Hollies and azaleas grow new leaves by forming adventitious buds under the bark as growth begins in spring. They also renew with new shoots from their roots.
Sometimes azaleas are cut back to a few inches tall and expected to regrow completely from their roots. This has been quite successful for me, but you can lose an azalea using this method. If you have the philosophy that if you lose the plant, it was meant to happen, it is an expedient way to deal with an overgrown azalea. Most grow back quite well.
Renewing boxwood and rhododendrons takes patience. Reduce foliage by a maximum of one-third annually over a period of three years. Retaining two-thirds of the greenery for the following year gives the shrubs the opportunity to renew slowly and develop new foliage and flowers throughout the inside of the plant.
Greenery that is removed with hand pruners must be healthy. Do not prune wilted or dead sections of rhododendron or boxwood and then prune healthy wood without sterilizing the blade with bleach. Bleach is corrosive, so the pruner should then be lubricated with a little light oil, such as WD-40.

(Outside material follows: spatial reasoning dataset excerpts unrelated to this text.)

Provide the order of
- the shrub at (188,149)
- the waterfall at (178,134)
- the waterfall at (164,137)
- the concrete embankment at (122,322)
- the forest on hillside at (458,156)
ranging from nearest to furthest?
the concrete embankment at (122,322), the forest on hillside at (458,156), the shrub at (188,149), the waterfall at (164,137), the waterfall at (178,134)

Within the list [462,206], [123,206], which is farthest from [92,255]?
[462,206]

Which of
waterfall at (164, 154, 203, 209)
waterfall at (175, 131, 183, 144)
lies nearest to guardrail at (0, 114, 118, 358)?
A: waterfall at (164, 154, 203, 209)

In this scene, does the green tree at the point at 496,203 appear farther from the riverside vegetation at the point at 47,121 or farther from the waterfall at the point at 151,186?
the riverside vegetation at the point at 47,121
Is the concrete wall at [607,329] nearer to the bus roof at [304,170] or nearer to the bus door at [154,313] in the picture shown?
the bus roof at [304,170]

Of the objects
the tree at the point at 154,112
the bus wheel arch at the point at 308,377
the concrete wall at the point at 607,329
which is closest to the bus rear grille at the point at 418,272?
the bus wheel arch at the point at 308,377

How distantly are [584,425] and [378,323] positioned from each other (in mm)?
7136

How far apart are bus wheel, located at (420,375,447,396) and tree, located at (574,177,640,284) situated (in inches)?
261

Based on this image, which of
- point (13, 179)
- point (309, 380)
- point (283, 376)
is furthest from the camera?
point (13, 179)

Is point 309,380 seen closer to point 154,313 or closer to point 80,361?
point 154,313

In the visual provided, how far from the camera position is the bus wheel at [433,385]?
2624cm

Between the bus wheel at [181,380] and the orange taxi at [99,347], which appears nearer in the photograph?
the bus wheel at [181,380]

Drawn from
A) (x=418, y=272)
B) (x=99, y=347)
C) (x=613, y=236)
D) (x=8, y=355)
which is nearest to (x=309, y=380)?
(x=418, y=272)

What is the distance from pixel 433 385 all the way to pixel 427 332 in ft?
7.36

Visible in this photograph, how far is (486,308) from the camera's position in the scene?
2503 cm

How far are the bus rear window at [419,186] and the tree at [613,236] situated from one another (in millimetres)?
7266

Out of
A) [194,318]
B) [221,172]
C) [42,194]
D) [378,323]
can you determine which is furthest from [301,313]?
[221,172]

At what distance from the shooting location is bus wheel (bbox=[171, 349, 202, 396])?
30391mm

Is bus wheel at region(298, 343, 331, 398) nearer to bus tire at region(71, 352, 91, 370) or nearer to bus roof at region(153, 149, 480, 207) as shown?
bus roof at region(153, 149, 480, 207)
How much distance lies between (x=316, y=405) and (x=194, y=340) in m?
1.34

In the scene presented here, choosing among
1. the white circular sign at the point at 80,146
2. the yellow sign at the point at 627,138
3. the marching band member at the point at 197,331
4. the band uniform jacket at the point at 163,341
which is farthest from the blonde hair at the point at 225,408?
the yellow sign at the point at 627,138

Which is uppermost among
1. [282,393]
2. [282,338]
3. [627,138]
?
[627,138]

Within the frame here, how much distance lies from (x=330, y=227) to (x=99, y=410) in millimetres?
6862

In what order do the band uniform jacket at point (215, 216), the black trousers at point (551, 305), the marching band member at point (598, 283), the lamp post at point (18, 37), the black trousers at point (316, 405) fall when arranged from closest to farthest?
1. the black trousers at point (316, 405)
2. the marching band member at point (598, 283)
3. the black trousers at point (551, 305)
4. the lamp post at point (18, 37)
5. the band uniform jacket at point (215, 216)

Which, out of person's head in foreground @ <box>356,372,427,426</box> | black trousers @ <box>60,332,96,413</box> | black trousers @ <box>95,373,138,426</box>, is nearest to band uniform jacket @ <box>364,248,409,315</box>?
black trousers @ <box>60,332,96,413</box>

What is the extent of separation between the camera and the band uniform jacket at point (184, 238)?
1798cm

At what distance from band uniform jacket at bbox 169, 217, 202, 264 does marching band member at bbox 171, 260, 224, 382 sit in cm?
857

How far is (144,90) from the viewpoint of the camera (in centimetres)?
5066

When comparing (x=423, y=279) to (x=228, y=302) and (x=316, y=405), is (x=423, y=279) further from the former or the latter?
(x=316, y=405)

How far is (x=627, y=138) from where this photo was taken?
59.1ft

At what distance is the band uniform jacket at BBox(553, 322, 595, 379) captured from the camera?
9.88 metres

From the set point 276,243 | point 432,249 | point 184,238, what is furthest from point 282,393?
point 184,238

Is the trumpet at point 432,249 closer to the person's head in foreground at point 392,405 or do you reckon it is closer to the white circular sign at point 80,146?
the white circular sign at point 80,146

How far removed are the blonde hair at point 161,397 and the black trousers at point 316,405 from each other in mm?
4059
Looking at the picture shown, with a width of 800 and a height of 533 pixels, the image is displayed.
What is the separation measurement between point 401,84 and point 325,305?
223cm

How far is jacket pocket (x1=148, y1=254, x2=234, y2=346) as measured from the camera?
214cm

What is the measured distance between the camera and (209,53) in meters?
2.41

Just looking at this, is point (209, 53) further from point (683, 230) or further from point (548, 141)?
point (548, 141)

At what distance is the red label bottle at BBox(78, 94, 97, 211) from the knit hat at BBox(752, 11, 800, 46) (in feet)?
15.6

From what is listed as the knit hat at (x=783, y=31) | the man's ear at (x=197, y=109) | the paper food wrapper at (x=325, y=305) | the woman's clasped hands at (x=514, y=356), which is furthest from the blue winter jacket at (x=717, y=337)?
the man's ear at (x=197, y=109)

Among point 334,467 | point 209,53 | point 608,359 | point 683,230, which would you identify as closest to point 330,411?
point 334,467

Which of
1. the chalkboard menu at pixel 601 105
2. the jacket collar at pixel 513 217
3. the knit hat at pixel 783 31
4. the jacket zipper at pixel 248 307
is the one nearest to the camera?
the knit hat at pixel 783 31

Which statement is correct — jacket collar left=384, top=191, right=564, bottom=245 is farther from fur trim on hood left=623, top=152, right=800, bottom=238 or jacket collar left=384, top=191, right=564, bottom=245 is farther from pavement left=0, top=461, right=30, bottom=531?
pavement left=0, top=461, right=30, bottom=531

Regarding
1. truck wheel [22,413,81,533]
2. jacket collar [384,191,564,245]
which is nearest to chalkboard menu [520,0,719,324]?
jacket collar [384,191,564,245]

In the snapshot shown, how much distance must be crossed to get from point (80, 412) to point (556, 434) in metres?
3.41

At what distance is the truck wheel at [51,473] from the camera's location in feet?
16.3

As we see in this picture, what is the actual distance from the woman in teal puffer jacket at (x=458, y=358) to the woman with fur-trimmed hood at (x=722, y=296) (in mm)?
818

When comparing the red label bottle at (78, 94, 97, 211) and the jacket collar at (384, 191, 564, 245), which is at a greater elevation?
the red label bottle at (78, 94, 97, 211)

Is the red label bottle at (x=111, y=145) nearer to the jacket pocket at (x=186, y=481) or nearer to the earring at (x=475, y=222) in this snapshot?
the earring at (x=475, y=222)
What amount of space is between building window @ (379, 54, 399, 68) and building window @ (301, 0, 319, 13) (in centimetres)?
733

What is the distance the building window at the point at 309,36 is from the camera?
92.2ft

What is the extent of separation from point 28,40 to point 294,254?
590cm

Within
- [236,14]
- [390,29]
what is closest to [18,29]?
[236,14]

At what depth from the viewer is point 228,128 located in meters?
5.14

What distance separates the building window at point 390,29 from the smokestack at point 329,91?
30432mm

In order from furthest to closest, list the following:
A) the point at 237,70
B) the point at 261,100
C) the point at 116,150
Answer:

Cut the longest stems to reduce the size of plants. Prune back to a leaf, leaf bud or branching stem, or cut all the way to the base. In the case of boxwood, make "holes" throughout the entire shrub to allow in light and promote air circulation, encouraging growth on the inside stems. Rhododendron should be pruned to a lower branch or whorl of leaves, maintaining a natural-looking habit. When foliage regenerates, plants will look fresher and fuller. Renewal is slower from a hard pruning. Leave as much lower foliage as possible.